The Cycling Non-Essentials that are Worth It

By Matt Adkin

The world of cycling is a bit like Professional Wrestling: it’s full of colourful spandex-wearing characters that come in all shapes and sizes. Some of them even spend a lot of time shouting at each other and falling over

Moreover, they each have their personalities and partake for a range of different motivations. Some cycle to be the best in the world — for fame and glory. Others are happy to trudge along and enjoy the overall journey and experience.

It’s a confusing world to an outsider, which may make you reluctant to climb on to a saddle. However, while very daunting at first, it’s easy to enjoy once you get stuck in. What I’m trying to say is that cycling is such a personal industry, where everyone has contrasting opinions about how to do it right, so it’s hard to know what to buy to start your new passion.

It can be hard to find information about good purchases for a beginner outside of the basics. You’ve probably read numerous blogs about the perfect bike in your price range and you will have looked at the safest cycling helmets on the market (it’s not the one that makes you look like Batman unfortunately). You might have even looked at cycling gloves, which are essential, unless you don’t particularly like the skin on your hands.

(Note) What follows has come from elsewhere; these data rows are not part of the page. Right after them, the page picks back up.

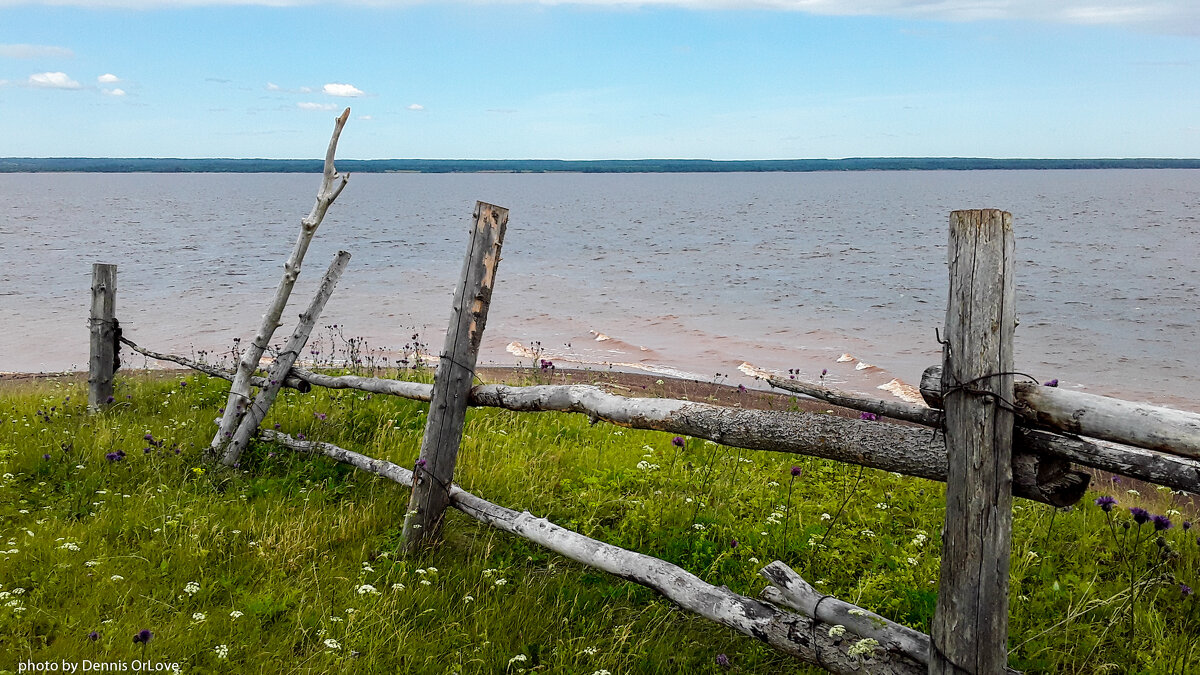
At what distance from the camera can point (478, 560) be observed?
471cm

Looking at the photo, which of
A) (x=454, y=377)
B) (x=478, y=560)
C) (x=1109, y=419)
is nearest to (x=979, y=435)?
(x=1109, y=419)

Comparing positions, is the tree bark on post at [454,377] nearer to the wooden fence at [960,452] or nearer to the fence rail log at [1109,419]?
the wooden fence at [960,452]

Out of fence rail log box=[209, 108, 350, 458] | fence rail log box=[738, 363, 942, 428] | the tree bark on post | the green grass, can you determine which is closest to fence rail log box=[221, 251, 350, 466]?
fence rail log box=[209, 108, 350, 458]

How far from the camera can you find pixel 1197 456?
2.55m

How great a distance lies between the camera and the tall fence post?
288 cm

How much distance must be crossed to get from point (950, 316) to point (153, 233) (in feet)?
172

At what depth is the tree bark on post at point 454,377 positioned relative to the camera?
16.0ft

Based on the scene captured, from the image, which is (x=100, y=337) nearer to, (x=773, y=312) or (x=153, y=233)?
(x=773, y=312)

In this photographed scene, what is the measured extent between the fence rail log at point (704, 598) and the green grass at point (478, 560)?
0.80 ft

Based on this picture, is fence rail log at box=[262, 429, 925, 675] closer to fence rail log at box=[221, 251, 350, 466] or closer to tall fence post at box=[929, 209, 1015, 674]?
tall fence post at box=[929, 209, 1015, 674]

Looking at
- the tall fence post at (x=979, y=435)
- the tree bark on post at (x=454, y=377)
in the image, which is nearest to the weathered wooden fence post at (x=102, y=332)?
the tree bark on post at (x=454, y=377)

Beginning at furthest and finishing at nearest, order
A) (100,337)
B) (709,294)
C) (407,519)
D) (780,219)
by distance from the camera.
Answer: (780,219), (709,294), (100,337), (407,519)

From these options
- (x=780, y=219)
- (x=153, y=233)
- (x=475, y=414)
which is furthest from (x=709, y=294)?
(x=780, y=219)

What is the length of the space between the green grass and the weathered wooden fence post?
0.57 metres
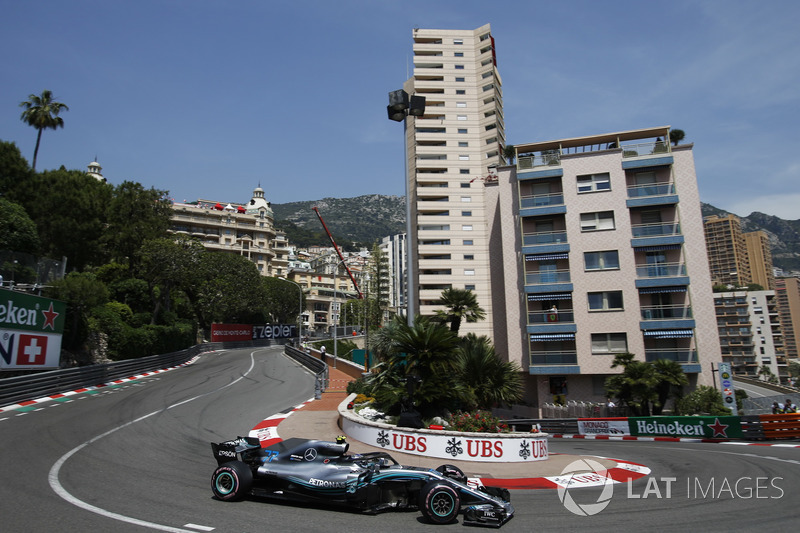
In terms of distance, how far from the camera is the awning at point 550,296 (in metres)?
33.8

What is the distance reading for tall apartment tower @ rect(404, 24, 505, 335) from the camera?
57875 mm

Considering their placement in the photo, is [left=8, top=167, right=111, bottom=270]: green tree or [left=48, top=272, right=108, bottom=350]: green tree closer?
[left=48, top=272, right=108, bottom=350]: green tree

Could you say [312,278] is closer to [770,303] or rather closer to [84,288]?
[84,288]

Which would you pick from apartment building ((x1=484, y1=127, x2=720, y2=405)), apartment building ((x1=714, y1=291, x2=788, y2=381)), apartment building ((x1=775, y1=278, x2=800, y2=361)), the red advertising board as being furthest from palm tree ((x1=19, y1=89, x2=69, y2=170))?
apartment building ((x1=775, y1=278, x2=800, y2=361))

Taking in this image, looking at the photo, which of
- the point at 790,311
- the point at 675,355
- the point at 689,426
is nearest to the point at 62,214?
the point at 689,426

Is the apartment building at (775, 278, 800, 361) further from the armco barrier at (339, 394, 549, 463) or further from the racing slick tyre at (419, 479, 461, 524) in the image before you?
the racing slick tyre at (419, 479, 461, 524)

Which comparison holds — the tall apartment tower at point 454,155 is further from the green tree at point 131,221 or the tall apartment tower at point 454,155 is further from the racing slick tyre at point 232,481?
the racing slick tyre at point 232,481

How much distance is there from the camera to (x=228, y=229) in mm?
108312

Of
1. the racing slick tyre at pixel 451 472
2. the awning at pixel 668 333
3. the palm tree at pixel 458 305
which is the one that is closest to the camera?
the racing slick tyre at pixel 451 472

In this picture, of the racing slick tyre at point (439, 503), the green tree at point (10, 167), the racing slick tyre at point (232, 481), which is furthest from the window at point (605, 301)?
the green tree at point (10, 167)

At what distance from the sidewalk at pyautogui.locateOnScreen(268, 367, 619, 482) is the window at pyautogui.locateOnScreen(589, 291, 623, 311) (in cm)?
2028

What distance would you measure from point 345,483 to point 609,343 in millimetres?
28709

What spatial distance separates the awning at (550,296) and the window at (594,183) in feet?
26.5

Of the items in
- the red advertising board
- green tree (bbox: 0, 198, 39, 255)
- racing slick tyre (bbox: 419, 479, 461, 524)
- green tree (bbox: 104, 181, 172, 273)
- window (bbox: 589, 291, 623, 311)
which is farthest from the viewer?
the red advertising board
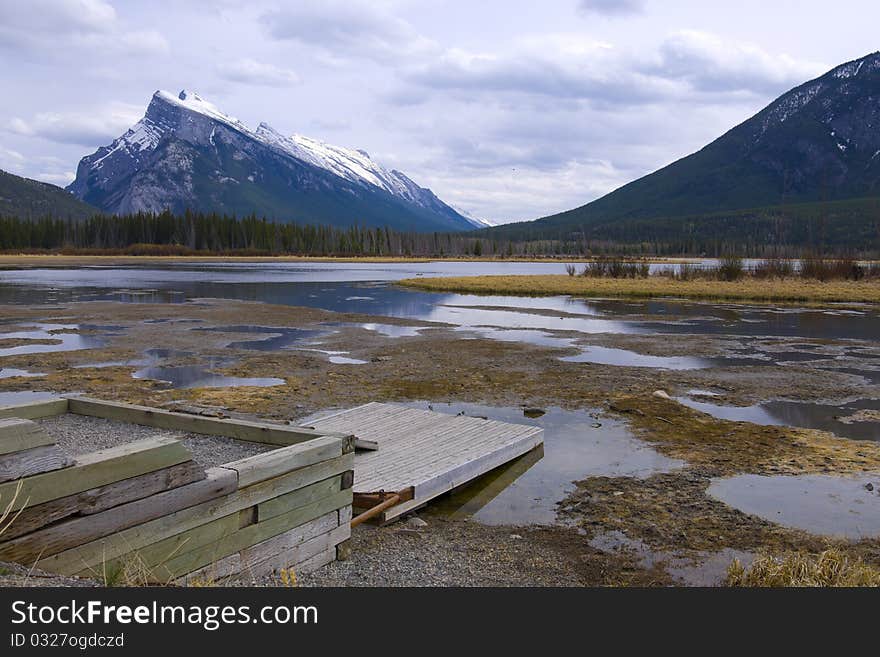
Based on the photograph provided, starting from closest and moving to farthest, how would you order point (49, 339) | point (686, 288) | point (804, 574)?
point (804, 574) < point (49, 339) < point (686, 288)

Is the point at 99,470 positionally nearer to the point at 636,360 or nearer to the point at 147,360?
the point at 147,360

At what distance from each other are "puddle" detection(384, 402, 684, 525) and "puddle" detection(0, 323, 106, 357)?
15.0 meters

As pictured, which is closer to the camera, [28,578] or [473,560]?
[28,578]

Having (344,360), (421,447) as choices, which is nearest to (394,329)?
(344,360)

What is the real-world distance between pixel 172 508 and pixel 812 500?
817 centimetres

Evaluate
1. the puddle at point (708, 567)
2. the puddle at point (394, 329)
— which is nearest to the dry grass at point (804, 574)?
the puddle at point (708, 567)

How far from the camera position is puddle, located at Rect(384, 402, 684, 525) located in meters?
9.67

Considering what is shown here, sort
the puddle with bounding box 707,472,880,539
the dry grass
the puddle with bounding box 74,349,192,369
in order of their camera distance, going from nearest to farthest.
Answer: the dry grass, the puddle with bounding box 707,472,880,539, the puddle with bounding box 74,349,192,369

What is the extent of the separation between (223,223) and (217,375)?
177 meters

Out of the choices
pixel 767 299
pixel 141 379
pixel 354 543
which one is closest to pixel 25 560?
pixel 354 543

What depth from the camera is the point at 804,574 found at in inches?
253

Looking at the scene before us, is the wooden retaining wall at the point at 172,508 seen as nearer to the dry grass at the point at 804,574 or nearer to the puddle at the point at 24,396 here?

These are all imperative investments, worth both the money and time spent finding the best option in your price range. However, there are other less significant and less mentioned purchases you can make to ensure you have the safest and most enjoyable cycling experience. Here is my personal list of non-essentials that are well worth adding to your Amazon wish list.

Cycling socks

Cycling Shoes appear on everyone’s list of essential equipment before setting off on your holiday but unless you’re cycling from Land’s End to John O’ Groats they are, in my opinion, an avoidable purchase. If the shoes you wear have flexible soles, are a good fit and aren’t too stiff, you can avoid spending another £100 on specific cycling kicks. You can purchase some semi decent cycling socks such as these HRC Team Cycling ones which really help with averting cramp and keeping you cool. I’ve done several long trips with and without cycling shoes but have always taken several pairs of good quality socks with me. If you have purchased cycling shoes then you should break them in by cycling around 20 miles or so before your holiday.

A multi-tool

It’s better to have it and not use it than need it and not have it. For such a small item, it is often amazing how much it can do. A multi tool can often save you from an emergency phone call or being lost in the middle of nowhere. Whether you’re re-joining a broken chain, moving your seat, adjusting a rubbing brake or a slipped cable, you can pretty much service a whole bike with one. Most of them come with a step by step written guide which you can take with you and there are numerous video guides on YouTube.

A bike seat bag

Our holidays remove the need to be weighed down by panniers or huge backpacks by offering luggage delivery, so you only need to worry about your daily essentials. Cycling bags are a good purchase if you plan on taking a travel towel, change of clothes or food but they can still be annoying if they aren’t a perfect fit. If you are a particularly light traveller then a bike seat bag is a fantastic, cheap investment. They are large enough for you to keep your wallet, phone, multitool, portable charger, first aid kit and any other small essentials safe so you have free movement without a backpack to worry about.

A water bottle holder

This is a no-brainer. Keeping hydrated while cycling is crucial and this should be at the top of your list of cycling accessories. You will be surprised by the number of rented bikes that don’t come with a bottle holder and if they do, it may very well be a small 500ml holder (which won’t last two hours). You can never have enough water so a large holder is advisable; this one is a great size and can be attached to your handlebars or frame. I would highly recommend a bottle holder at the front end of the bike (I once went headfirst over my handlebars after trying to get a bottle attached by my seat).

The Get There Dry app

My final recommendation is something that is both incredibly useful and free. Get There Dry is a mobile-friendly website where you can plan your route, using postcodes or coordinates. It will tell you the total distance, the easiest route, the likelihood of rain and the elevation levels of the journey. It even shows you the best time of day to travel to avoid rainfall or bad traffic. There are several mobile apps that do the same but most them aren’t free or as user-friendly; Get There Dry is simple and easy to use.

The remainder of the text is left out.